This post demonstrates a simulated failure of Amazon Direct Connect, with VMware Cloud (VMC) on Amazon Web Services (AWS). In this setup the standby VPN has been configured to provide connectivity in the event of a Direct Connect failure. The environment consists of a 6 host stretched cluster in the eu-west-2 (London) region, across Availability Zones eu-west-2a and eu-west-2b.
In this instance a pair of hosted private Virtual Interfaces (VIFs) are provided by a Cloud Connect service from a single third party provider. A Route-Based VPN has been configured. Direct Connect with VPN as standby was introduced in SDDC v1.7. For more information see Nico Vibert’s post here.
AWS Direct Connect: “Using AWS Direct Connect, you can establish private connectivity between AWS and your datacenter, office, or colocation environment, which in many cases can reduce your network costs, increase bandwidth throughput, and provide a more consistent network experience than Internet-based connections.”
AWS VPN: “AWS Virtual Private Network (AWS VPN) lets you establish a secure and private tunnel from your network or device to the AWS global network.”
Direct Connect Outage
Before beginning it is worth re-iterating that the following screenshots do not represent a process. Providing the backup VPN is configured correctly then the customer / consumer of the service does not need to intervene; in the event of a real world outage everything highlighted below happens automatically. You may also want to review VMware Cloud on AWS Deployment Planning, and additional demo posts: VMware Cloud on AWS Stretched Cluster Failover Demo and VMware Cloud on AWS Live Migration Demo.
Taking down the primary and secondary VIFs was carried out by the hosting third party, to help with providing evidence of network resilience. When we start out in this particular environment the VIFs are attached and available. Servers in VMware Cloud are contactable from on-premise across the Direct Connect.
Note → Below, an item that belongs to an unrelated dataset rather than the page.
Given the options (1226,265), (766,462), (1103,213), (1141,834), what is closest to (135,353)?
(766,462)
The backup VPN is enabled.
Following disabling of the interfaces by our third party provider the BGP status changes to down, along with the Direct Connect status for both VIFs.
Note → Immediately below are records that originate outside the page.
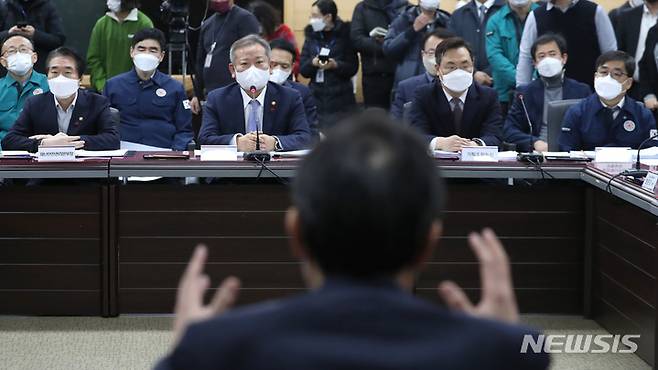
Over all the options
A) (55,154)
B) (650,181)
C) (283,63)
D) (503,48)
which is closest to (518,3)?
(503,48)

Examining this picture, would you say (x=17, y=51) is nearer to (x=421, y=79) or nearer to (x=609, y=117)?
(x=421, y=79)

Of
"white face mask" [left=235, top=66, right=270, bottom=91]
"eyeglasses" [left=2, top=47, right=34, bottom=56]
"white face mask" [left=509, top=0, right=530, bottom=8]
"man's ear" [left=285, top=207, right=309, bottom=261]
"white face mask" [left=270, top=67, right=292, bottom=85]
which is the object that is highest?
"white face mask" [left=509, top=0, right=530, bottom=8]

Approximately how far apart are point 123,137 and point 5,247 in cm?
140

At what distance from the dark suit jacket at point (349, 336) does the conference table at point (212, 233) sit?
3.10m

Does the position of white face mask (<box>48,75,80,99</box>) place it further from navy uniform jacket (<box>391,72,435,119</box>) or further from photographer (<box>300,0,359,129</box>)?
photographer (<box>300,0,359,129</box>)

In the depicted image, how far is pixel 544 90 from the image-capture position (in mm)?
5449

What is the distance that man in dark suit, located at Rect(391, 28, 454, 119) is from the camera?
533 cm

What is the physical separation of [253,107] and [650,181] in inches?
74.9

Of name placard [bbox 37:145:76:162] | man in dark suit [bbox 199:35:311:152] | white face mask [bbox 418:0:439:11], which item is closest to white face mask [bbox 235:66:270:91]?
man in dark suit [bbox 199:35:311:152]

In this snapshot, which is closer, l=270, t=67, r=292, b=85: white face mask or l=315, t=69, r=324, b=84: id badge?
l=270, t=67, r=292, b=85: white face mask

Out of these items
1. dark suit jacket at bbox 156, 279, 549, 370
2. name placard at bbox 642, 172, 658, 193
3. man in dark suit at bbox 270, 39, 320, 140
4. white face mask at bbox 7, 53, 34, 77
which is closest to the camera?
dark suit jacket at bbox 156, 279, 549, 370

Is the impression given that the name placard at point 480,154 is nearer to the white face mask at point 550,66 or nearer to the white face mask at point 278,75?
the white face mask at point 550,66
This is confirmed in the AWS console as both the BGP status and therefore the VIF state are down.
With the Direct Connect down routes are redistributed using the backup VPN. The Direct Connect BGP hold timer is 90 seconds and the BGP keep alive is 30 seconds. After 90 seconds the VIF(s) BGP hold time expires and traffic starts to flow through the VPN connection.
In the screenshot below you can see an on-premise monitoring solution reporting on a server hosted in VMware Cloud on AWS. The server is available over the Direct Connect, drops, and is then available over the backup VPN after we disable the interfaces to simulate a failure. The test was conducted twice.